Seasonal allergies don’t always manifest as the textbook description of runny nose, sinus congestion, and itchy, watery eyes. Headaches, cough, dizziness, or simply a drop in energy can all represent allergy-related symptoms. Treatment options extend from run-of-the-mill antihistamines to IV therapy drips. While therapeutic remedies should always be discussed with your doctor, here are a few general considerations when choosing the best remedies for you:

  • Oral Anti-Histamines:  Zyrtec (cetirizine) and Xyzal (levocetirizine) tend to be most effective, though these are associated with drowsiness in ~20% of the population in spite of their “non-drowsy” classification. Claritin or Allegra, albeit less potent, may be milder in terms of sedating side effects. Dry mouth/eyes is a common side effect, and these should be avoided in those with significant urinary retention issues.
  • Decongestants:  It should be noted the pseudoephedrine (sold behind the pharmacy counter) is typically far more effective than its on-the-shelf counterpart phenylephrine (Sudafed PE), though also more likely raise blood pressure or stimulate a faster heart rate. Oral, and even more so nasal (Afrin), decongestants are typically intended for short-term or sporadic use and can result in rebound runny nose when used excessively. Pseudoephedrine (the “real” Sudafed) is  the “D” component of antihistamine combo meds.

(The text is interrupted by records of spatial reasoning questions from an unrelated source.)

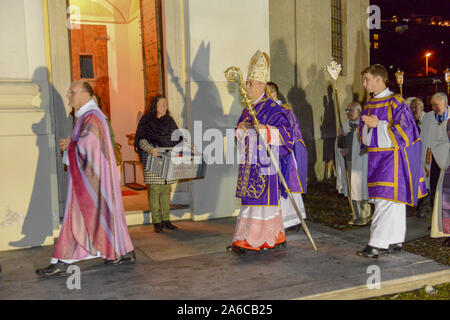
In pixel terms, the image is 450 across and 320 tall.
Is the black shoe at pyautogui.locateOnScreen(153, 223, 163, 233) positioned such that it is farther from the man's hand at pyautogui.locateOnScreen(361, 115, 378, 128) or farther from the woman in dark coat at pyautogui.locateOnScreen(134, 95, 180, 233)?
the man's hand at pyautogui.locateOnScreen(361, 115, 378, 128)

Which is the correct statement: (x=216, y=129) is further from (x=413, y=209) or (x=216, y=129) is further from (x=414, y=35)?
(x=414, y=35)

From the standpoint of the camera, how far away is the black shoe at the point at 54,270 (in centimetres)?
473

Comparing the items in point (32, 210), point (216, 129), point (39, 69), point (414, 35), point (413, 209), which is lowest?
point (413, 209)

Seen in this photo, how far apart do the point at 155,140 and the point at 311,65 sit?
6214 mm

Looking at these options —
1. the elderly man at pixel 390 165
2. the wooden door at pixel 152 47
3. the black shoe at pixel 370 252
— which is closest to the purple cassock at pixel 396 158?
the elderly man at pixel 390 165

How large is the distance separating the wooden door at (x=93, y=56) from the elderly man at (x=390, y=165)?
6286mm

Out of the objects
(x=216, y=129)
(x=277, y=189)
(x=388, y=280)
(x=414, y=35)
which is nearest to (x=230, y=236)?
(x=277, y=189)

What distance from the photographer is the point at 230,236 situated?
6316 millimetres

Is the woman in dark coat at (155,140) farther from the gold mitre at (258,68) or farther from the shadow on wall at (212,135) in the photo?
the gold mitre at (258,68)

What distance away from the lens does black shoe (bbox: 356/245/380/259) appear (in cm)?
514

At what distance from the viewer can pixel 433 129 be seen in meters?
7.14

  • Nasal Sprays:  Steroidal-based nasal sprays such as Flonase (fluticasone) and Nasacort (triamcinolone) are available over-the-counter. These are typically highly effective for the treatment and prevention of sinus inflammation and tend to carry fewer systemic side effects than oral pills. They are most effective when used consistently (i.e, I wouldn’t call it a “treatment failure” if 2 days of Flonase hasn’t saved the day). These can be surprisingly helpful for allergy-related cough, which often stems from nasal drip rather than lung irritation. While typically considered quite safe, regular use of steroidal nasal sprays should be noted to your doctor, since they may be considered sub-optimal for those with glaucoma, osteoporosis, or frequent nosebleeds. Additional anti-histamine-based nasal sprays such as azelastine may be used as adjunctive treatment; these require a doctor’s prescription.
  • Eye Drops:  Most antihistamine eye drops are now available over-the-counter:  e.g. Pataday (olopatadine), which may be a hare more effective than Alaway (ketotifen). When using these, one must be careful to ensure that eye irritation is indeed suspected to be from allergies. These can trigger dryness as a side effect, thus potentially hindering rather than helping irritation if caused by another issue.

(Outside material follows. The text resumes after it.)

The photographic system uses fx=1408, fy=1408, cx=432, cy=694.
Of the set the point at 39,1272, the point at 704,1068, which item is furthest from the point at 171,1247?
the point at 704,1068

  • Asthma-Based Remedies:  The tried-and-true albuterol inhaler is helpful for those who may have sporadic coughing fits or chest tightness related to allergies. However, albuterol only briefly loosens up the airway; it doesn’t reduce lung inflammation. For those with more chronic, regular asthma symptoms, prescribed steroidal or combination inhalers (eg Flovent, Advair, etc) used on an everyday basis can reduce inflammation and offer substantial benefit during triggering seasons. The oral prescription medication Singulair (montelukast) may also be an option for those who dislike the inhaler route.
  • Natural Supplements:  My recommendation for allergic therapy in the homeopathic world is the plant-based flavonoid Quercetin. It reduces the production of pro-inflammatory cytokines and appears to function as an immune modulator, antihistaminic agent, and even potentially as an antiviral remedy. Doses of 250->500 mg up to twice/day are typically effective.
  • IV Therapy:  We’ve countlessly seen benefit in allergy, sinus, and even asthma-related symptoms from the Myer’s cocktail, readily available as an option in our IV lounge  IV vitamin C not only results in an immune boost, but triggers and antihistamine effect at high doses, which has been reported in prior studies. The additional Magnesium component of the Myer’s cocktail acts as an anti-inflammatory agent and natural bronchodilator, thus helpful for airway-related symptoms. Caution in vitamin C administration is advised for those who suffer from kidney stones given the potential for this to increase risk of stone formation. For the general population, IV nutritional therapy is otherwise quite safe.